* _CONSIGNA_:
Según el artículo sobre la misericordia, ¿en qué se expresa también la misericordia del Señor? Enumera cada cosa que menciona.

* _ARTÍCULO_:
En el Año del Jubileo había concedido a los fieles, que por diversos motivos
frecuentan las iglesias donde celebran los sacerdotes de la Fraternidad San
Pío X, la posibilidad de recibir válida y lícitamente la absolución
sacramental de sus pecados[15].
Por el bien pastoral de estos fieles, y confiando en la buena voluntad de
sus sacerdotes, para que se pueda recuperar con la ayuda de Dios, la plena
comunión con la Iglesia Católica, establezco por decisión personal que esta
facultad se extienda más allá del período jubilar, hasta nueva disposición,
de modo que a nadie le falte el signo sacramental de la reconciliación a
través del perdón de la Iglesia.
13. La misericordia tiene también el rostro de la consolación. «Consolad,
consolad a mi pueblo» (Is 40,1), son las sentidas palabras que el profeta
pronuncia también hoy, para que llegue una palabra de esperanza a cuantos
sufren y padecen. No nos dejemos robar nunca la esperanza que proviene de la
fe en el Señor resucitado.
Es cierto, a menudo pasamos por duras pruebas, pero jamás debe decaer la
certeza de que el Señor nos ama. Su misericordia se expresa también en la
cercanía, en el afecto y en el apoyo que muchos hermanos y hermanas nos
ofrecen cuando sobrevienen los días de tristeza y aflicción. Enjugar las
lágrimas es una acción concreta que rompe el círculo de la soledad en el que
con frecuencia terminamos encerrados.

* _SEGMENTO DE DATOS_:
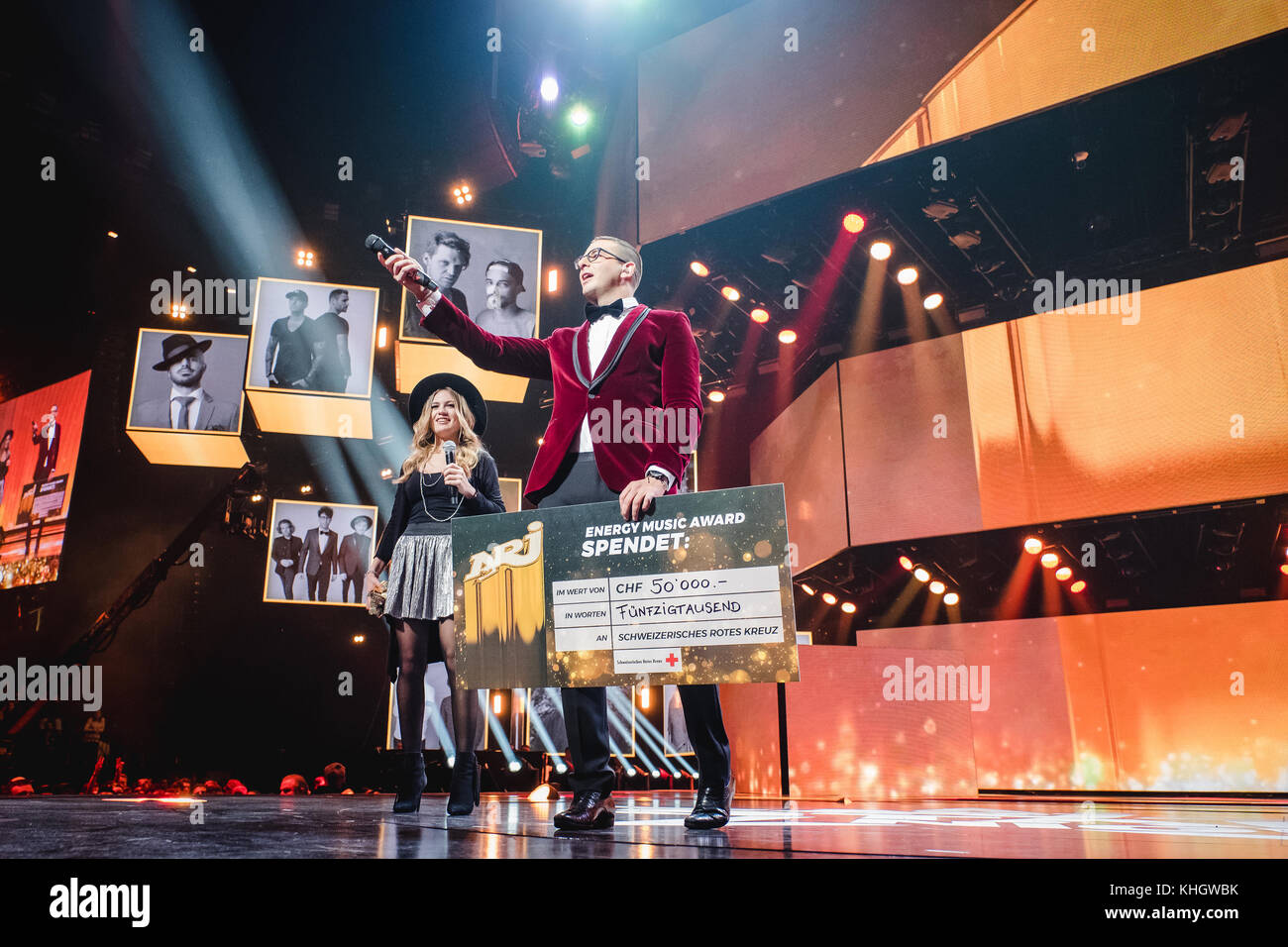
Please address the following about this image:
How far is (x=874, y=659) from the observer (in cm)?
508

* _RESPUESTA_:
- la cercanía
- el afecto
- el apoyo que muchos hermanos y hermanas nos ofrecen cuando sobrevienen los días de tristeza y aflicción